Voici un livre qu'on a failli fermer pour en ouvrir un autre. Qu'est-ce qui a retenu notre geste désinvolte, qu'on s'explique mal ? Le quartier Côte-des-Neiges qu'on a habité plusieurs années ? Garçons et filles qui trament leur improbable histoire ? On ne sait trop, toujours est-il qu'on a terminé la lecture de ce récit touffu, débordant d'éloquence. Indulgente envers les protagonistes qui ne savent plus où ils en sont, jeunes désœuvrés foulant un univers imbibé d'alcool et de sexe.

Tout en préparant mollement et sans conviction un mémoire de maîtrise, Léo Rivière est commis dans une tabagie du quartier. La Maison de la Presse. On ne met surtout pas en doute les portraits pathétiques de clients névrosés — des habitués — qui, chaque jour, à toute heure, viennent exposer leurs manies, secouer leur inertie mentale. Léo Rivière est un observateur qui ne dit pas toujours ce qu'il pense, s'en tient à des échanges de surface avec des êtres venus au magasin pour contrer leur solitude, isolement intolérable tatoué sur leur peau. Il y a les filles, obsession récurrente du jeune homme, qui cherchent dans ses parages érotiques un dérivatif à leur manque de confiance en elles. Il est charmeur et lucide. Ses soirées s'usent à écouter les déboires sentimentaux de chacun et chacune. Ses deux colocataires, Christophe et Pi-Ouaille, partagent ses beuveries, s'évertuent à ne pas refaire le monde, le leur s'alourdissant de faits quotidiens, rarement dirigés vers un avenir plausible. Nous conviendrons qu'ils ont peu pour s'élancer vers le soutenable d'une existence organisée d'avance. Pourtant, ils ont des projets auxquels ils ne croient pas trop. Ils rêvent. S'éternisent dans une délinquance discutable. Ce que laisse entendre Léo Rivière, incapable de vivre face à lui-même. Sous des abords d'indépendance orgueilleuse, il ne peut se passer ni de ses clients déphasés, ni de ses colocs grincheux, encore moins de filles belles et jouissantes. « Je dors mieux avec une femme dans les bras, ça aide à faire fuir les fantômes. » Il y a Karine, à la robe rouge, sensuelle et provocatrice. Cynthia, l'amoureuse de Pi-Ouaille, qui le « cocufiera ». Mathilde, grande brune aux yeux d'azur, qui souhaite travailler dans les réserves autochtones. Désirée, Haïtienne aguichante, employée à la tabagie.

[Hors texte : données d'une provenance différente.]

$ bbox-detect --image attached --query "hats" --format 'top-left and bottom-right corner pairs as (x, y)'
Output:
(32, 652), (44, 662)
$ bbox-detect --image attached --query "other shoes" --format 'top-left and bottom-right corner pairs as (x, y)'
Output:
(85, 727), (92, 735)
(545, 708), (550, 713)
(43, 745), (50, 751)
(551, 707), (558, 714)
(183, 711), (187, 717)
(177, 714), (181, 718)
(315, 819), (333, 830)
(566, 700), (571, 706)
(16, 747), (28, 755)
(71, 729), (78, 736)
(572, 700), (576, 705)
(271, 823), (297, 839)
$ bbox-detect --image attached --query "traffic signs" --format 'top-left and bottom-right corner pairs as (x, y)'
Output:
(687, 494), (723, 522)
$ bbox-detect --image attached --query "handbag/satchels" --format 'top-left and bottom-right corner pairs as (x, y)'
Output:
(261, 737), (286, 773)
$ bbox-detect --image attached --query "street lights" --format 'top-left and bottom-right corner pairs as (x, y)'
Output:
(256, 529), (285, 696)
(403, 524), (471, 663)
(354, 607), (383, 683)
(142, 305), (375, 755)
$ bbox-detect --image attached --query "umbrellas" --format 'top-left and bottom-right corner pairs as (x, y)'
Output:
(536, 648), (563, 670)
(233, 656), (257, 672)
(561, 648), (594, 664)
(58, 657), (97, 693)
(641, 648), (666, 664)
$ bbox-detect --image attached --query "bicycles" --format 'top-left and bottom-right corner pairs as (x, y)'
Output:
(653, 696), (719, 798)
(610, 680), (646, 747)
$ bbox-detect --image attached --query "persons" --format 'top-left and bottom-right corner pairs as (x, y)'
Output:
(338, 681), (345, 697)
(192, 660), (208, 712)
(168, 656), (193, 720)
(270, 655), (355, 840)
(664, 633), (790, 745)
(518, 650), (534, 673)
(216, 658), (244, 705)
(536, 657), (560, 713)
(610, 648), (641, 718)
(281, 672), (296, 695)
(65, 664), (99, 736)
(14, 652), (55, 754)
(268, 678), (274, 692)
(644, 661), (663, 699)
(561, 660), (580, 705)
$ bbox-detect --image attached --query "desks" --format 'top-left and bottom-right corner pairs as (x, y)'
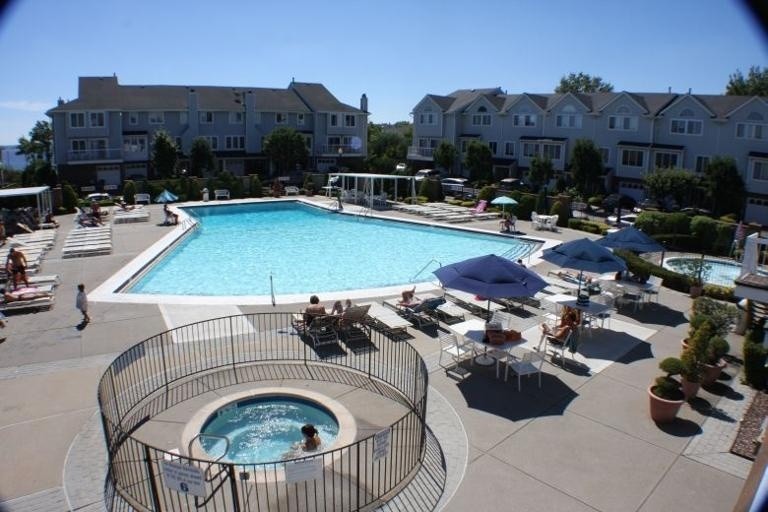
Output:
(465, 329), (527, 378)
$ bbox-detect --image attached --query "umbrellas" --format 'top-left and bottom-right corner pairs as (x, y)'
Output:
(153, 189), (179, 203)
(490, 195), (519, 220)
(539, 224), (668, 296)
(431, 254), (551, 323)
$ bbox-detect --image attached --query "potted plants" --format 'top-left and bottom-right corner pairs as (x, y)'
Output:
(688, 259), (702, 299)
(647, 313), (728, 422)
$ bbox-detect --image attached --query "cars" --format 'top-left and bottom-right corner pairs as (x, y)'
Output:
(396, 163), (407, 170)
(604, 198), (712, 227)
(590, 205), (605, 216)
(79, 192), (111, 201)
(415, 168), (469, 195)
(501, 177), (524, 190)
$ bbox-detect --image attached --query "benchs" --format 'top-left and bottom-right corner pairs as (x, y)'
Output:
(284, 186), (300, 196)
(214, 189), (230, 200)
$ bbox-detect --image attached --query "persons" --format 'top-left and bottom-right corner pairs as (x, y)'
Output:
(0, 198), (137, 327)
(517, 259), (528, 269)
(296, 284), (428, 333)
(163, 205), (178, 224)
(200, 186), (209, 202)
(505, 213), (517, 232)
(290, 424), (321, 452)
(542, 304), (583, 353)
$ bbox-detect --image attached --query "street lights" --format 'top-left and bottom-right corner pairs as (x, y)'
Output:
(33, 139), (52, 169)
(338, 148), (343, 172)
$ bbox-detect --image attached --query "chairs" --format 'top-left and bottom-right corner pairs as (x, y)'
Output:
(0, 203), (58, 316)
(513, 350), (545, 392)
(508, 215), (517, 232)
(338, 304), (371, 347)
(416, 293), (465, 324)
(446, 290), (503, 318)
(163, 209), (174, 225)
(291, 311), (340, 352)
(323, 187), (501, 225)
(494, 296), (541, 313)
(492, 311), (510, 327)
(385, 296), (446, 329)
(529, 250), (661, 365)
(530, 210), (559, 232)
(61, 203), (150, 260)
(359, 301), (413, 333)
(438, 330), (477, 373)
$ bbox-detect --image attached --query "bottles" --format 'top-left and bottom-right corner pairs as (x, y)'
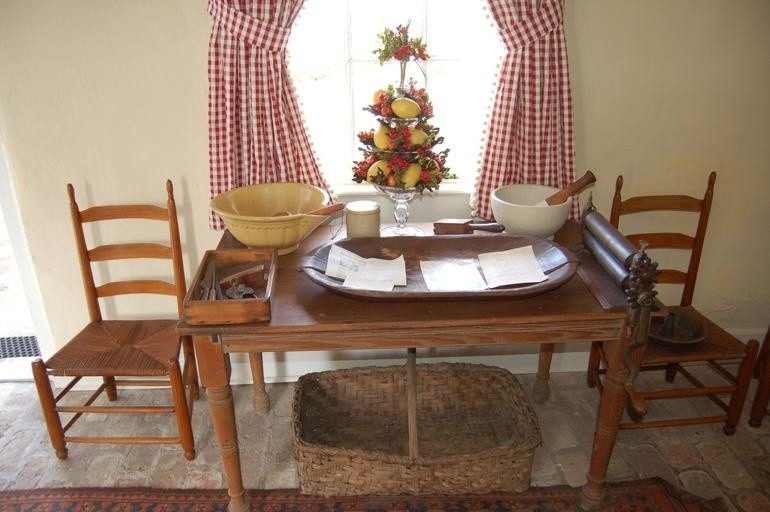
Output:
(343, 199), (381, 238)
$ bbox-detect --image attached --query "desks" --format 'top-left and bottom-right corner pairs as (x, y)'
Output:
(176, 227), (672, 511)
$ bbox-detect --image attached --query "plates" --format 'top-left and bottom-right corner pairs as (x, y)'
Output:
(294, 233), (582, 300)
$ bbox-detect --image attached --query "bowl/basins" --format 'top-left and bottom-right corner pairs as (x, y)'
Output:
(210, 184), (331, 258)
(646, 312), (709, 350)
(490, 182), (570, 238)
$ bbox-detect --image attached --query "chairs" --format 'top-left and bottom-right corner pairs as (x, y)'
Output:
(749, 324), (770, 427)
(579, 169), (760, 437)
(29, 176), (200, 461)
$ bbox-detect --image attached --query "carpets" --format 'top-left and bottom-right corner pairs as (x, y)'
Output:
(1, 475), (720, 511)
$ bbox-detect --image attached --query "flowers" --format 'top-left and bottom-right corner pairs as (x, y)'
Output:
(369, 17), (433, 67)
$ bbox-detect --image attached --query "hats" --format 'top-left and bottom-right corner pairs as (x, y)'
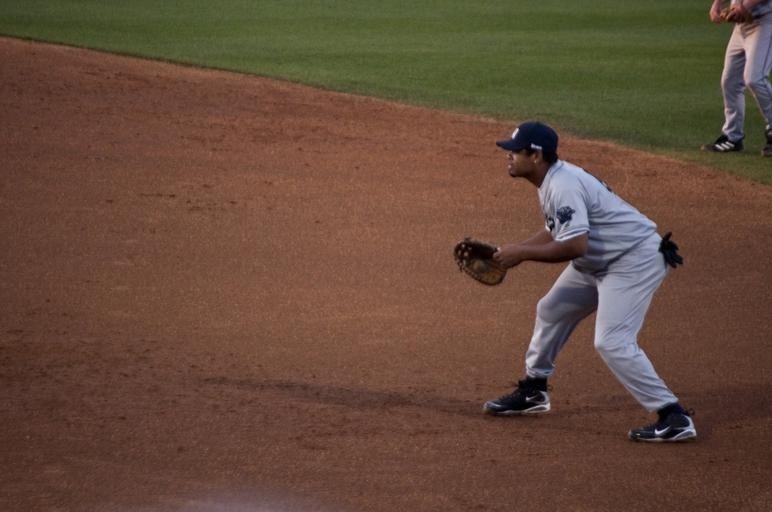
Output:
(496, 120), (559, 154)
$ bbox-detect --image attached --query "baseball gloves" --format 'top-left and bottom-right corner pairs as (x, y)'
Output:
(453, 235), (507, 286)
(719, 0), (753, 24)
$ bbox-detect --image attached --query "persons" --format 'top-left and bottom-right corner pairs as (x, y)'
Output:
(482, 122), (700, 443)
(702, 1), (772, 158)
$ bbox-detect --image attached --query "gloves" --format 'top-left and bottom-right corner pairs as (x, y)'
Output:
(656, 231), (684, 269)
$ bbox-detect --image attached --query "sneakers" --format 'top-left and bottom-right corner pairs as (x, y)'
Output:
(627, 409), (696, 442)
(760, 124), (772, 156)
(481, 376), (552, 415)
(700, 133), (746, 153)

Mais au centre de cet univers disparate, rayonne une mystérieuse et vulnérable jeune femme, Natalia, « Québécroate », avec qui le narrateur semble avoir eu une liaison cinq années plus tôt. Natalia, sa « folle funambelle », exhibe un sourire triste, une mise au monde douloureuse. Elle disparaît sans cesse de la trajectoire de Léo Rivière, emportant dans son sillage un terrifiant traumatisme duquel elle ne réchappera pas.

Précarité angoissante de l'être humain personnifiée par le narrateur, incapable de mener à bien son mémoire, hésitant entre Céline et Proust. Il tergiverse entre les deux écrivains, comme il oscille entre l'amitié et l'amour. Seul, le satisfait le désir qu'il assouvit avec une fille occasionnelle, sachant pertinemment que son appétit charnel compense ses manques de Natalia, avec qui il aurait voulu construire des rapports humains solides, véridiques, ne se résolvant pas à sa dérive inéluctable. Souhait impossible à réaliser, Natalia se révélant instable, cassable, tel un cristal tintant des notes percutantes, soudain discordantes.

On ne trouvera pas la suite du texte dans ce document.